Page Banner

United States Department of Agriculture

Agricultural Research Service

Title: Improvement of cryopreservation technique for long-term storage of shoot tips of Ipomoea batatas

Authors
item Jenderek, Maria
item Skogerboe, Dianne
item Ellis, David

Submitted to: Society for In Vitro Biology Proceedings
Publication Type: Abstract Only
Publication Acceptance Date: June 1, 2008
Publication Date: June 14, 2008
Repository URL: http://DOI 10.1007/s11626-008-9108-y
Citation: Jenderek, M.M., Skogerboe, D.M., Ellis, D.D. 2008. Improvement of cryopreservation technique for long-term storage of shoot tips of Ipomoea batatas. Society for In Vitro Biology Proceedings. June 14-18, 2008. Tucson, Arizona.

Interpretive Summary: Roots of sweet potato (Ipomoea batatis) are an important food crop in sub-tropical and tropical regions. Being a vegetatively propagated crop, its genetic resources are predominantly preserved as field plantings and/or as tissue cultures. Cryopreservation is the most economic and reliable preservation method for many vegetatively-propagated germplasm collections, however long-term storage protocols developed are not applicable to all genotypes of a collection. Successful cryopreservation of some sweet potato germplasm is published in literature, however the survival rate reported could not be reproduced in our laboratory. Modifications developed in our laboratory to an original encapsulation-vitrification protocol by Hirai-Sakai significantly improved cryopreservation survival of 13 sweet potato germplasm accessions. The modification included an 8 hour dark incubation period of nodal sections prior to meristem excision, adjustments in the duration of post-re-warming treatment and minor changes in culture medium recipes.

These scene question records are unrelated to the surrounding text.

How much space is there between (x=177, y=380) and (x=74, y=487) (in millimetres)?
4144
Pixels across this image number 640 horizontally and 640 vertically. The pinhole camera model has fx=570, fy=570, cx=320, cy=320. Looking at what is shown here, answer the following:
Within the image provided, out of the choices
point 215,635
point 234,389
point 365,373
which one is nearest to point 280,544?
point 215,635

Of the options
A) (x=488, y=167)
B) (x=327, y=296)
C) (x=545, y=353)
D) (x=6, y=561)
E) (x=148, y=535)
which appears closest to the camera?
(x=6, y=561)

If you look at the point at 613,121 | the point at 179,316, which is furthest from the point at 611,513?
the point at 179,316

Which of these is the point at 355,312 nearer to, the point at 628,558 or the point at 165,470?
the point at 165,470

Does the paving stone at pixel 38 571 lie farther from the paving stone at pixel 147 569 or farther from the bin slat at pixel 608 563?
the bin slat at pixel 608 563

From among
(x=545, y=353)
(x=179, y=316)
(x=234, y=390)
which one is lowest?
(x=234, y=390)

Technical Abstract: Roots of sweet potato (Ipomoea batatis) are an important food crop in sub-tropical and tropical regions. Being a vegetatively propagated crop, its genetic resources are predominantly preserved as field plantings and/or as tissue cultures. Cryopreservation is the most economic and reliable preservation method for many vegetatively-propagated germplasm collections, however long-term storage protocols developed are not applicable to all genotypes of a collection. Successful cryopreservation of some sweet potato germplasm is published in literature, however the survival rate reported could not be reproduced in our laboratory. Modifications developed in our laboratory to an original encapsulation-vitrification protocol by Hirai-Sakai significantly improved cryopreservation survival of 13 sweet potato germplasm accessions. The modification included an 8 hour dark incubation period of nodal sections prior to meristem excision, adjustments in the duration of post-re-warming treatment and minor changes in culture medium recipes.